WORK TO DO: Edit the stretch from the line containing "Which choice among" through the end of the records so that "closest" becomes "nearest", changing nothing else, and give back only those lines without the pictures.

GIVEN ENTRIES:
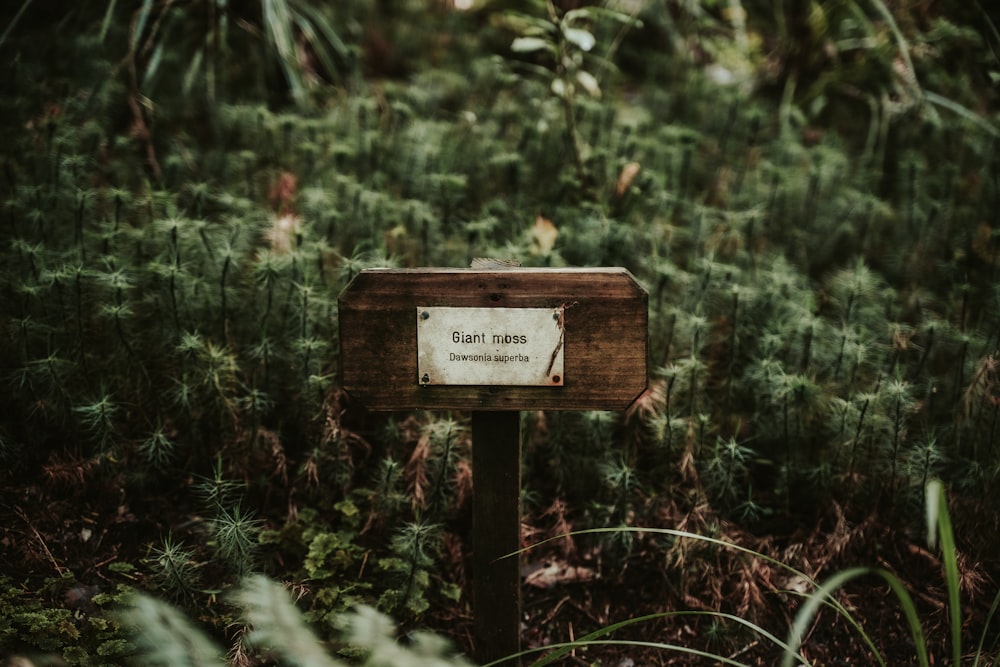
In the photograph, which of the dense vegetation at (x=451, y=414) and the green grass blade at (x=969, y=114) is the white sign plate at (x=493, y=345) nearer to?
the dense vegetation at (x=451, y=414)

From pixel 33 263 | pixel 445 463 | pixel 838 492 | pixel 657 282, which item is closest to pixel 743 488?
pixel 838 492

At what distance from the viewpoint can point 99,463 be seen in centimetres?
248

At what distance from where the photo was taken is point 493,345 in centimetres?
190

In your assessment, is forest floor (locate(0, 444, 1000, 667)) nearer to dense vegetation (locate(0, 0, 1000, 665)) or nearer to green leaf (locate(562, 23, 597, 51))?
dense vegetation (locate(0, 0, 1000, 665))

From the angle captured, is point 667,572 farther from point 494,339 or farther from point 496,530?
point 494,339

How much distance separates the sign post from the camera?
189cm

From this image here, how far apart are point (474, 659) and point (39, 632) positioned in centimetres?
133

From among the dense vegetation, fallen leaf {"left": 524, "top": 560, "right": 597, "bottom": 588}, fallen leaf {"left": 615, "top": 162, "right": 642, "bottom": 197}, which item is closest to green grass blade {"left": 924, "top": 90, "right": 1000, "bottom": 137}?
the dense vegetation

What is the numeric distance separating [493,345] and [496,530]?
2.02ft

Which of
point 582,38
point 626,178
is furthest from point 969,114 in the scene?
point 582,38

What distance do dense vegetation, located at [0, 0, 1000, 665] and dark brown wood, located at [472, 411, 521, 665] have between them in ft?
0.86

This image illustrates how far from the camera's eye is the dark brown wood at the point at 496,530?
2029mm

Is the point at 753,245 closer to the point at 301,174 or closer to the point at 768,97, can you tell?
the point at 768,97

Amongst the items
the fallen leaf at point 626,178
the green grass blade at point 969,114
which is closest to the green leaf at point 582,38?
the fallen leaf at point 626,178
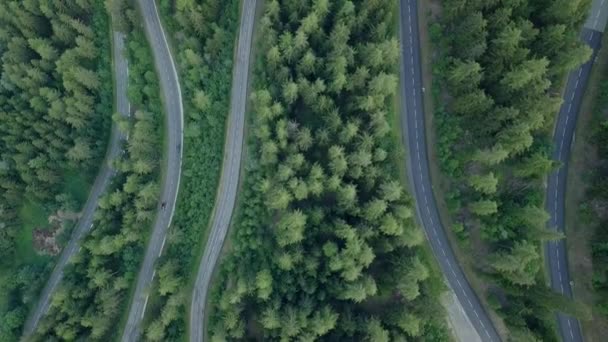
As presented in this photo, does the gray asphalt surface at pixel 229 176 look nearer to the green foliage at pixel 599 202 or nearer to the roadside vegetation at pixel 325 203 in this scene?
the roadside vegetation at pixel 325 203

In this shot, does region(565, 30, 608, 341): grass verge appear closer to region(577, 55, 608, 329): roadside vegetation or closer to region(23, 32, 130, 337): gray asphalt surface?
region(577, 55, 608, 329): roadside vegetation

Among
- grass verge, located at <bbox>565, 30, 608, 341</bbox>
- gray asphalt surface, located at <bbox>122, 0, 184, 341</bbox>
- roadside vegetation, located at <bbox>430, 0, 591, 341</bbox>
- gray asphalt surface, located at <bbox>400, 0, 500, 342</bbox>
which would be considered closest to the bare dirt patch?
gray asphalt surface, located at <bbox>122, 0, 184, 341</bbox>

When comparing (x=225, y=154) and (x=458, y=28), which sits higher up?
(x=458, y=28)

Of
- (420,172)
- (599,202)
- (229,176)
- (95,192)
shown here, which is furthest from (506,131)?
(95,192)

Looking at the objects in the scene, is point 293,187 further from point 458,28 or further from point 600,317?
point 600,317

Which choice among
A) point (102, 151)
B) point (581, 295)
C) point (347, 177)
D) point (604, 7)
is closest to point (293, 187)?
point (347, 177)

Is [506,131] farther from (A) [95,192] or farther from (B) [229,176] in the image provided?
(A) [95,192]

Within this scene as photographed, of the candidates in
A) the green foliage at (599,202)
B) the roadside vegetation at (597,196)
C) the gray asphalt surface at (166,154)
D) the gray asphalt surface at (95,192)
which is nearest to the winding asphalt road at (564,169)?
the roadside vegetation at (597,196)
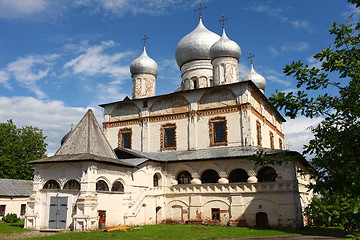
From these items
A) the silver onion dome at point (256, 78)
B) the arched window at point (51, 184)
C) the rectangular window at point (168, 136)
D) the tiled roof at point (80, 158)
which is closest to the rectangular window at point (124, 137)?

ANSWER TO THIS TASK:
Which choice among
A) point (102, 151)
B) point (581, 295)
C) point (347, 177)
D) point (604, 7)
is nearest to point (293, 187)?
point (347, 177)

Is [506,131] farther from (A) [95,192] or farther from (B) [229,176] in the image provided?
(A) [95,192]

Within this scene as photographed, of the candidates in
A) the green foliage at (599,202)
B) the roadside vegetation at (597,196)
C) the gray asphalt surface at (166,154)
D) the gray asphalt surface at (95,192)
which is nearest to the winding asphalt road at (564,169)?
the roadside vegetation at (597,196)
From these items
A) the silver onion dome at point (256, 78)
B) the arched window at point (51, 184)
C) the rectangular window at point (168, 136)
D) the tiled roof at point (80, 158)
which is nearest to the rectangular window at point (124, 137)?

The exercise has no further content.